To address these challenges, advancements are being made in creating enterprise-grade security architectures specifically designed for AI agents. Nvidia introduced NemoClaw, an enterprise-grade version of OpenClaw, which incorporates agent registration and governance alongside an open-source orchestration layer utilizing OpenShell for sandboxing. This novel architecture aims to provide a production-grade security framework built from the ground up for autonomous AI systems interacting with enterprise infrastructure, moving beyond adaptations from traditional web application security models.

The governance component of this system relies on formal methodology. Policy statements, written in Rego, are translated into executable actions through the OpenShell Policy Prover (OPP). This mechanism allows organizations to define declarative policies, for instance, stipulating that an agent can read from a repository but cannot write to it or communicate with other agents. This approach aims to ensure that the system guarantees specific agent behaviors rather than relying on probabilistic outcomes.

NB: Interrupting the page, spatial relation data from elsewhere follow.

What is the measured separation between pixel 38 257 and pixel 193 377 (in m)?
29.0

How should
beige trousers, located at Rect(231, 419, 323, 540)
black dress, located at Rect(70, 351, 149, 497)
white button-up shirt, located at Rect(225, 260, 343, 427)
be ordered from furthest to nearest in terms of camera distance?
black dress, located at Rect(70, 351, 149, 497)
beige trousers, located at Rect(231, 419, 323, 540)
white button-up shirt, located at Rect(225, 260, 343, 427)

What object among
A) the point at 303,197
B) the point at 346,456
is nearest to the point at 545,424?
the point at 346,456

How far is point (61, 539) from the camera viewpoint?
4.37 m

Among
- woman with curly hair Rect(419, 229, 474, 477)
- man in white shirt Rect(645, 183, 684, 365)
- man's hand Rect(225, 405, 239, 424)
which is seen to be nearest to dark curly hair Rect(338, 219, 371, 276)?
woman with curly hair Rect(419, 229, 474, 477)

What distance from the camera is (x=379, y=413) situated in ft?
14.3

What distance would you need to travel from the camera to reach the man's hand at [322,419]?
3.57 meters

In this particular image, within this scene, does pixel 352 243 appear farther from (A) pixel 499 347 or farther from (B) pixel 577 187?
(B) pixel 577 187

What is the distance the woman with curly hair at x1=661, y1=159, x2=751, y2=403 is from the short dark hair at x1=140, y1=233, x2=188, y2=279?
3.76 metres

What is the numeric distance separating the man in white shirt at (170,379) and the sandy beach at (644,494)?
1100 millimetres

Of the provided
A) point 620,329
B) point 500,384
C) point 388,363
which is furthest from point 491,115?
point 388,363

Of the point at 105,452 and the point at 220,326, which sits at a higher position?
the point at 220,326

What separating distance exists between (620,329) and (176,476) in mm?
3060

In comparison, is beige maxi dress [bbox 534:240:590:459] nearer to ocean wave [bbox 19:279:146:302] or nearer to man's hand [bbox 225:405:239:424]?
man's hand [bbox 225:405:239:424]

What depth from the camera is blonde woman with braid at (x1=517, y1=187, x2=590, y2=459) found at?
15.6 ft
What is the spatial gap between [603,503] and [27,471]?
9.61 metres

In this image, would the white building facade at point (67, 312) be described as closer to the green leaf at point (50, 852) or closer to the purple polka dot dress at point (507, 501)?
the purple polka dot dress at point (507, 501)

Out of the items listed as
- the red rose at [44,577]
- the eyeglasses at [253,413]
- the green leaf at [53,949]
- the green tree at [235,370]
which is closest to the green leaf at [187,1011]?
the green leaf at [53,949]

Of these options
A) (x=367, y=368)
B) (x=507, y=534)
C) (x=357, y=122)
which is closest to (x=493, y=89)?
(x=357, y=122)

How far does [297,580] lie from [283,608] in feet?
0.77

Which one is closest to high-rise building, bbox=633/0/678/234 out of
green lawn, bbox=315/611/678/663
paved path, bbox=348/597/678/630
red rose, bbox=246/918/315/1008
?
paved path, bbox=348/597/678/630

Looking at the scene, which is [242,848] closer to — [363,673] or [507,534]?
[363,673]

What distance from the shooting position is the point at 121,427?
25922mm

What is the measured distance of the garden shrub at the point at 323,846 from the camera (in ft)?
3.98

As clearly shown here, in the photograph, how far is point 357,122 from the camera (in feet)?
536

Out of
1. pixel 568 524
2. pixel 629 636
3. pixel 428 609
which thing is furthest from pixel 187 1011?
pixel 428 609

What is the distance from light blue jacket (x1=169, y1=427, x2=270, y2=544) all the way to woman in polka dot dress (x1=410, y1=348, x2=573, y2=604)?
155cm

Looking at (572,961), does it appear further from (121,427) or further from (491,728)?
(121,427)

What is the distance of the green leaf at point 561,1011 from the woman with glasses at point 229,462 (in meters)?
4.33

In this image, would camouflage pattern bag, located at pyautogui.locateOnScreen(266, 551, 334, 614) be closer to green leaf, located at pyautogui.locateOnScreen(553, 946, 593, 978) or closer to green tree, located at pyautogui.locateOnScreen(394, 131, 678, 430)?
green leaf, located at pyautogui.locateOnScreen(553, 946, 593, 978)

The proposed security architecture adopts a hybrid approach, combining policies enforced by OpenShell, human or trusted agent intervention, and various other security controls to handle edge cases and block malicious content. Instead of focusing solely on traditional detection-and-response mechanisms, the system emphasizes comprehensive logging and tracing. This data is outputted for integration into data lakes, security information and event management systems (SIEMs), and security operations centers (SOCs), allowing for deeper analysis of agent activities. Other related efforts involve additional security layers, such as Cisco's Defense Claw and Snyk Agent Security, demonstrating a broader industry focus on securing these emerging assets.

The ongoing effort from key developers, including OpenAI and the OpenClaw Foundation, is focused on building a more modular architecture to ensure the stability of the technology. The long-term goal is to make the agentic framework reliable and stable while progressively reducing the amount of software residing in the privileged core, thereby ensuring that the system remains boringly reliable even as it evolves.